FAKTAINDONESIA.NET – Kepolisian Resor (Polres) Konawe Selatan memberikan klarifikasi tegas terkait isu kriminalisasi terhadap aktivis lingkungan dalam pusaran konflik aksi penolakan tambang PT IFISHDECO di Kecamatan Tinanggea.
Kasat Reskrim Polres Konawe Selatan, AKP La Ode Muhammad Jefri Hamzah, menyatakan bahwa penanganan perkara yang melibatkan aktivis tersebut murni merupakan proses hukum atas adanya laporan dugaan pelanggaran pidana.

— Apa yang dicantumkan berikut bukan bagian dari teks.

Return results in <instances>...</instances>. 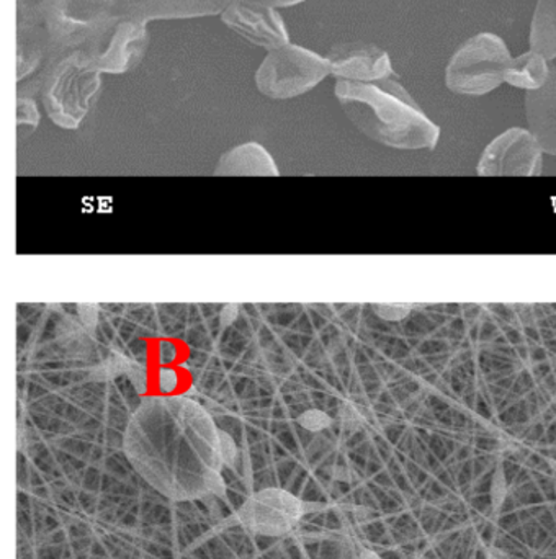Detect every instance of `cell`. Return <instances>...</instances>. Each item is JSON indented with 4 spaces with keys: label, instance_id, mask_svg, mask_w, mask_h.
Returning <instances> with one entry per match:
<instances>
[{
    "label": "cell",
    "instance_id": "obj_1",
    "mask_svg": "<svg viewBox=\"0 0 556 559\" xmlns=\"http://www.w3.org/2000/svg\"><path fill=\"white\" fill-rule=\"evenodd\" d=\"M334 94L352 124L381 146L430 151L439 143L440 128L394 78L378 82L338 81Z\"/></svg>",
    "mask_w": 556,
    "mask_h": 559
},
{
    "label": "cell",
    "instance_id": "obj_2",
    "mask_svg": "<svg viewBox=\"0 0 556 559\" xmlns=\"http://www.w3.org/2000/svg\"><path fill=\"white\" fill-rule=\"evenodd\" d=\"M38 88L52 123L75 130L87 117L92 100L100 91V72L92 68L85 51L69 52L49 59Z\"/></svg>",
    "mask_w": 556,
    "mask_h": 559
},
{
    "label": "cell",
    "instance_id": "obj_3",
    "mask_svg": "<svg viewBox=\"0 0 556 559\" xmlns=\"http://www.w3.org/2000/svg\"><path fill=\"white\" fill-rule=\"evenodd\" d=\"M511 51L495 33H478L466 39L447 62L446 85L452 94L483 97L505 84Z\"/></svg>",
    "mask_w": 556,
    "mask_h": 559
},
{
    "label": "cell",
    "instance_id": "obj_4",
    "mask_svg": "<svg viewBox=\"0 0 556 559\" xmlns=\"http://www.w3.org/2000/svg\"><path fill=\"white\" fill-rule=\"evenodd\" d=\"M331 75L326 56L299 45L269 51L256 72L258 91L272 100H288L312 91Z\"/></svg>",
    "mask_w": 556,
    "mask_h": 559
},
{
    "label": "cell",
    "instance_id": "obj_5",
    "mask_svg": "<svg viewBox=\"0 0 556 559\" xmlns=\"http://www.w3.org/2000/svg\"><path fill=\"white\" fill-rule=\"evenodd\" d=\"M114 20L110 0H56L45 22L51 58L87 48Z\"/></svg>",
    "mask_w": 556,
    "mask_h": 559
},
{
    "label": "cell",
    "instance_id": "obj_6",
    "mask_svg": "<svg viewBox=\"0 0 556 559\" xmlns=\"http://www.w3.org/2000/svg\"><path fill=\"white\" fill-rule=\"evenodd\" d=\"M324 508L315 502L301 501L292 492L268 488L252 495L236 514V522L252 535L285 537L295 531L306 514Z\"/></svg>",
    "mask_w": 556,
    "mask_h": 559
},
{
    "label": "cell",
    "instance_id": "obj_7",
    "mask_svg": "<svg viewBox=\"0 0 556 559\" xmlns=\"http://www.w3.org/2000/svg\"><path fill=\"white\" fill-rule=\"evenodd\" d=\"M147 45L150 38L144 23L115 16L114 22L82 51L100 74H125L140 64Z\"/></svg>",
    "mask_w": 556,
    "mask_h": 559
},
{
    "label": "cell",
    "instance_id": "obj_8",
    "mask_svg": "<svg viewBox=\"0 0 556 559\" xmlns=\"http://www.w3.org/2000/svg\"><path fill=\"white\" fill-rule=\"evenodd\" d=\"M544 150L537 138L524 128L499 134L483 151L476 173L480 176H541Z\"/></svg>",
    "mask_w": 556,
    "mask_h": 559
},
{
    "label": "cell",
    "instance_id": "obj_9",
    "mask_svg": "<svg viewBox=\"0 0 556 559\" xmlns=\"http://www.w3.org/2000/svg\"><path fill=\"white\" fill-rule=\"evenodd\" d=\"M222 20L246 41L268 51H274L289 43L288 29L274 7L248 0H232L223 10Z\"/></svg>",
    "mask_w": 556,
    "mask_h": 559
},
{
    "label": "cell",
    "instance_id": "obj_10",
    "mask_svg": "<svg viewBox=\"0 0 556 559\" xmlns=\"http://www.w3.org/2000/svg\"><path fill=\"white\" fill-rule=\"evenodd\" d=\"M326 58L338 81L378 82L394 78L390 55L370 43H342L331 48Z\"/></svg>",
    "mask_w": 556,
    "mask_h": 559
},
{
    "label": "cell",
    "instance_id": "obj_11",
    "mask_svg": "<svg viewBox=\"0 0 556 559\" xmlns=\"http://www.w3.org/2000/svg\"><path fill=\"white\" fill-rule=\"evenodd\" d=\"M232 0H110L118 19L144 23L153 20L197 19L222 15Z\"/></svg>",
    "mask_w": 556,
    "mask_h": 559
},
{
    "label": "cell",
    "instance_id": "obj_12",
    "mask_svg": "<svg viewBox=\"0 0 556 559\" xmlns=\"http://www.w3.org/2000/svg\"><path fill=\"white\" fill-rule=\"evenodd\" d=\"M529 131L537 138L544 153L556 156V66H552L547 84L525 94Z\"/></svg>",
    "mask_w": 556,
    "mask_h": 559
},
{
    "label": "cell",
    "instance_id": "obj_13",
    "mask_svg": "<svg viewBox=\"0 0 556 559\" xmlns=\"http://www.w3.org/2000/svg\"><path fill=\"white\" fill-rule=\"evenodd\" d=\"M274 157L259 143H245L233 147L220 157L215 176L218 177H277Z\"/></svg>",
    "mask_w": 556,
    "mask_h": 559
},
{
    "label": "cell",
    "instance_id": "obj_14",
    "mask_svg": "<svg viewBox=\"0 0 556 559\" xmlns=\"http://www.w3.org/2000/svg\"><path fill=\"white\" fill-rule=\"evenodd\" d=\"M551 61L541 52L529 49V51L511 58L509 64L506 66L505 84L521 88L528 94V92L544 87L551 78Z\"/></svg>",
    "mask_w": 556,
    "mask_h": 559
},
{
    "label": "cell",
    "instance_id": "obj_15",
    "mask_svg": "<svg viewBox=\"0 0 556 559\" xmlns=\"http://www.w3.org/2000/svg\"><path fill=\"white\" fill-rule=\"evenodd\" d=\"M46 58H51L48 33L42 25L19 23V51H16V81H25Z\"/></svg>",
    "mask_w": 556,
    "mask_h": 559
},
{
    "label": "cell",
    "instance_id": "obj_16",
    "mask_svg": "<svg viewBox=\"0 0 556 559\" xmlns=\"http://www.w3.org/2000/svg\"><path fill=\"white\" fill-rule=\"evenodd\" d=\"M529 46L544 55L548 61L556 59V0H537L532 15Z\"/></svg>",
    "mask_w": 556,
    "mask_h": 559
},
{
    "label": "cell",
    "instance_id": "obj_17",
    "mask_svg": "<svg viewBox=\"0 0 556 559\" xmlns=\"http://www.w3.org/2000/svg\"><path fill=\"white\" fill-rule=\"evenodd\" d=\"M56 0H16L19 23L22 25H42Z\"/></svg>",
    "mask_w": 556,
    "mask_h": 559
},
{
    "label": "cell",
    "instance_id": "obj_18",
    "mask_svg": "<svg viewBox=\"0 0 556 559\" xmlns=\"http://www.w3.org/2000/svg\"><path fill=\"white\" fill-rule=\"evenodd\" d=\"M16 123H19V128L28 127L29 130H35L38 127V108H36L35 100L28 97V95H19V102H16Z\"/></svg>",
    "mask_w": 556,
    "mask_h": 559
},
{
    "label": "cell",
    "instance_id": "obj_19",
    "mask_svg": "<svg viewBox=\"0 0 556 559\" xmlns=\"http://www.w3.org/2000/svg\"><path fill=\"white\" fill-rule=\"evenodd\" d=\"M508 479H506L505 468H502V466H498V468H496L495 476H493L492 491H489V496H492L493 511H501L506 499H508Z\"/></svg>",
    "mask_w": 556,
    "mask_h": 559
},
{
    "label": "cell",
    "instance_id": "obj_20",
    "mask_svg": "<svg viewBox=\"0 0 556 559\" xmlns=\"http://www.w3.org/2000/svg\"><path fill=\"white\" fill-rule=\"evenodd\" d=\"M298 424L303 429L309 430V432H321V430L331 427L332 419L324 411L309 409L298 417Z\"/></svg>",
    "mask_w": 556,
    "mask_h": 559
},
{
    "label": "cell",
    "instance_id": "obj_21",
    "mask_svg": "<svg viewBox=\"0 0 556 559\" xmlns=\"http://www.w3.org/2000/svg\"><path fill=\"white\" fill-rule=\"evenodd\" d=\"M339 414H341L342 427H344V430H347V432H357V430L364 426V416H362L360 411L352 406V404H344L341 411H339Z\"/></svg>",
    "mask_w": 556,
    "mask_h": 559
},
{
    "label": "cell",
    "instance_id": "obj_22",
    "mask_svg": "<svg viewBox=\"0 0 556 559\" xmlns=\"http://www.w3.org/2000/svg\"><path fill=\"white\" fill-rule=\"evenodd\" d=\"M374 309L385 321H401L411 312L410 305H375Z\"/></svg>",
    "mask_w": 556,
    "mask_h": 559
},
{
    "label": "cell",
    "instance_id": "obj_23",
    "mask_svg": "<svg viewBox=\"0 0 556 559\" xmlns=\"http://www.w3.org/2000/svg\"><path fill=\"white\" fill-rule=\"evenodd\" d=\"M220 452H222L223 465L235 466L236 460H238V447H236L235 440L228 436V433H220Z\"/></svg>",
    "mask_w": 556,
    "mask_h": 559
},
{
    "label": "cell",
    "instance_id": "obj_24",
    "mask_svg": "<svg viewBox=\"0 0 556 559\" xmlns=\"http://www.w3.org/2000/svg\"><path fill=\"white\" fill-rule=\"evenodd\" d=\"M79 316L85 328H94L97 322V308L94 305H79Z\"/></svg>",
    "mask_w": 556,
    "mask_h": 559
},
{
    "label": "cell",
    "instance_id": "obj_25",
    "mask_svg": "<svg viewBox=\"0 0 556 559\" xmlns=\"http://www.w3.org/2000/svg\"><path fill=\"white\" fill-rule=\"evenodd\" d=\"M248 2L262 3V5L274 7V9H283V7L298 5L305 0H248Z\"/></svg>",
    "mask_w": 556,
    "mask_h": 559
},
{
    "label": "cell",
    "instance_id": "obj_26",
    "mask_svg": "<svg viewBox=\"0 0 556 559\" xmlns=\"http://www.w3.org/2000/svg\"><path fill=\"white\" fill-rule=\"evenodd\" d=\"M357 559H381L377 551L370 550V548H360L357 554Z\"/></svg>",
    "mask_w": 556,
    "mask_h": 559
},
{
    "label": "cell",
    "instance_id": "obj_27",
    "mask_svg": "<svg viewBox=\"0 0 556 559\" xmlns=\"http://www.w3.org/2000/svg\"><path fill=\"white\" fill-rule=\"evenodd\" d=\"M486 557H488V559H509L508 555H506L505 551L498 550V548H489Z\"/></svg>",
    "mask_w": 556,
    "mask_h": 559
},
{
    "label": "cell",
    "instance_id": "obj_28",
    "mask_svg": "<svg viewBox=\"0 0 556 559\" xmlns=\"http://www.w3.org/2000/svg\"><path fill=\"white\" fill-rule=\"evenodd\" d=\"M552 466H555V469H556V462H552Z\"/></svg>",
    "mask_w": 556,
    "mask_h": 559
},
{
    "label": "cell",
    "instance_id": "obj_29",
    "mask_svg": "<svg viewBox=\"0 0 556 559\" xmlns=\"http://www.w3.org/2000/svg\"><path fill=\"white\" fill-rule=\"evenodd\" d=\"M470 559H475V558H470Z\"/></svg>",
    "mask_w": 556,
    "mask_h": 559
}]
</instances>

Pihak kepolisian menegaskan bahwa negara menjamin kebebasan masyarakat dalam menyampaikan aspirasi di muka umum selama dilakukan sesuai koridor undang-undang, sehingga tudingan mengenai upaya kriminalisasi dalam penanganan perkara ini dinilai tidak tepat.
Berdasarkan keterangan kepolisian, proses hukum ini bermula dari laporan yang dilayangkan pihak PT IFISHDECO terkait dugaan penghalangan aktivitas operasional perusahaan, di mana aktivis tersebut diduga melakukan pemblokiran pada akses jalan perusahaan yang berdampak langsung pada terhambatnya kegiatan usaha pertambangan.
AKP La Ode Muhammad Jefri memastikan bahwa jajarannya bekerja secara profesional dan objektif berdasarkan bukti yang ada, serta memproses setiap laporan sesuai ketentuan hukum yang berlaku. Di sisi lain, Iwan selaku aktivis lingkungan menyatakan bahwa aksi yang dilakukannya adalah bentuk pembelaan terhadap lingkungan dan perlindungan ruang hidup masyarakat pesisir, bahkan ia mengaku telah melaporkan balik dugaan aktivitas pertambangan PT IFISHDECO yang disinyalir berada di luar wilayah Izin Usaha Pertambangan (IUP).
Menutup keterangannya, Polres Konawe Selatan kembali mengingatkan bahwa meskipun hak berpendapat dijamin, setiap aksi massa hendaknya dilakukan tanpa melanggar aturan hukum atau mengganggu aktivitas sah pihak lain.
Kepolisian menjamin akan tetap menjaga hak masyarakat dalam menyampaikan pendapat di muka umum, namun tetap berpegang teguh pada penegakan hukum yang adil dan transparan bagi semua pihak yang terlibat dalam sengketa tersebut.